▸ ACTIVITY
Write only the number of lines in the data that contain the word "Zealand".

(Stored data entries)

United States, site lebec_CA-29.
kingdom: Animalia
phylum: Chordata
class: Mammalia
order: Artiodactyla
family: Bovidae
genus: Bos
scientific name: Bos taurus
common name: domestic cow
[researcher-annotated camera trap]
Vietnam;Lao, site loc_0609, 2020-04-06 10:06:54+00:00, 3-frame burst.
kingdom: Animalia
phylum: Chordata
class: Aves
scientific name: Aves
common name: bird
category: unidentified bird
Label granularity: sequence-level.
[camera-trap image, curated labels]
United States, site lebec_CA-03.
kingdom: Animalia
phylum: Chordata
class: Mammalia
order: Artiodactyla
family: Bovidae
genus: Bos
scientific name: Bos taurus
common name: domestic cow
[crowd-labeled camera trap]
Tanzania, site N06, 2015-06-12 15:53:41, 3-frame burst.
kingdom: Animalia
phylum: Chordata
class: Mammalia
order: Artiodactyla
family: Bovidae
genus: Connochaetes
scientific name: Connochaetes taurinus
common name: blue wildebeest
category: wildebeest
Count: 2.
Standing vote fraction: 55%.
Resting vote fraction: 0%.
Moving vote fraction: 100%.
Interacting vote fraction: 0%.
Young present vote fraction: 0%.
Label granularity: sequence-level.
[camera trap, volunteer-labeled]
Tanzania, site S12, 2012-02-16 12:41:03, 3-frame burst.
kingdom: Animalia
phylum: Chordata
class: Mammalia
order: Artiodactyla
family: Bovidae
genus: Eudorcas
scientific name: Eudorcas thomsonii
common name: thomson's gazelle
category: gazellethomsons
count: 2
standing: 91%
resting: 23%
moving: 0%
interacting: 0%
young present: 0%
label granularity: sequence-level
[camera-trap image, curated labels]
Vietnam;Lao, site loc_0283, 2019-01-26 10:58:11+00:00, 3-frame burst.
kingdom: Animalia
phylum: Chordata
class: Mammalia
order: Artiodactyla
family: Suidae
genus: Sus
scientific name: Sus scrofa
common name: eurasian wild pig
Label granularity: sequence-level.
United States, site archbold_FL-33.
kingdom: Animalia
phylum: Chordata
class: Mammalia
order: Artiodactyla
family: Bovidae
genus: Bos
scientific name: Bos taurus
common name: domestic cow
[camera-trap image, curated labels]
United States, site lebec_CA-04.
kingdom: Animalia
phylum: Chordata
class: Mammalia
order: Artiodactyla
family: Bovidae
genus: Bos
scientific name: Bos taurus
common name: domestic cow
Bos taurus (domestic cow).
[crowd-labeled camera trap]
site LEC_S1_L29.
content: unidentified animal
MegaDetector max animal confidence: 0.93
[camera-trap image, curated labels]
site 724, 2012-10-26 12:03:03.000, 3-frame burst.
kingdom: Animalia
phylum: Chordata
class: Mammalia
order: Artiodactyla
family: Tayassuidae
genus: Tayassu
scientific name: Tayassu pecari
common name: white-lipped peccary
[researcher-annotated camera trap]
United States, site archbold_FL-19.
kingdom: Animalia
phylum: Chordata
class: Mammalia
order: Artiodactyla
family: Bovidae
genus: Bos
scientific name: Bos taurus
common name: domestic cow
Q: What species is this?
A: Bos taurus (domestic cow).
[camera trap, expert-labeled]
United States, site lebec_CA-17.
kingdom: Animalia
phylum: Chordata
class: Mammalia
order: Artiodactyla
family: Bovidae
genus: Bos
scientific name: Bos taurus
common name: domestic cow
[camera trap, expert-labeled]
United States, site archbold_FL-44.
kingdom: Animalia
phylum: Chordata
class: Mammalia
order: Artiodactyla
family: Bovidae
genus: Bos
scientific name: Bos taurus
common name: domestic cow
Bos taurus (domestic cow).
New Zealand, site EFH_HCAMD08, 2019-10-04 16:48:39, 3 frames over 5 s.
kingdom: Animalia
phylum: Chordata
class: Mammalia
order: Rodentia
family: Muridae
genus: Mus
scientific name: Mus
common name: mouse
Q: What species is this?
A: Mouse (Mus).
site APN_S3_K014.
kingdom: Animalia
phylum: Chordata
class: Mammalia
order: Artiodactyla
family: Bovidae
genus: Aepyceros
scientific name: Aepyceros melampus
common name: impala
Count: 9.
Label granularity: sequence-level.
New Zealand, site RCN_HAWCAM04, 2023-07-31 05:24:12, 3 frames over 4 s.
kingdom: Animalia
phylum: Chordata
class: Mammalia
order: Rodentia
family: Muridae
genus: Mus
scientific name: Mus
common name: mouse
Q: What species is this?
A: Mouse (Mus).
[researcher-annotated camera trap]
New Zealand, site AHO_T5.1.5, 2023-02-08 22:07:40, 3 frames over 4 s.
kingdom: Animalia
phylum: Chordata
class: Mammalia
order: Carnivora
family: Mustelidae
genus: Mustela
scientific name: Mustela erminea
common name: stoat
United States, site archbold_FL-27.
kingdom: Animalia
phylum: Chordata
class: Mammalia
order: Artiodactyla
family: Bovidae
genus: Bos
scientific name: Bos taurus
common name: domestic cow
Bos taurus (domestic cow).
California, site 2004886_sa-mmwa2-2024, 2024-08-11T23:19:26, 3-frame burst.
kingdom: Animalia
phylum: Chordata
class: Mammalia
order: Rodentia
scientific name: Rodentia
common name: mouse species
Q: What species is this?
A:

▸ ANSWER FOR THE TASK
3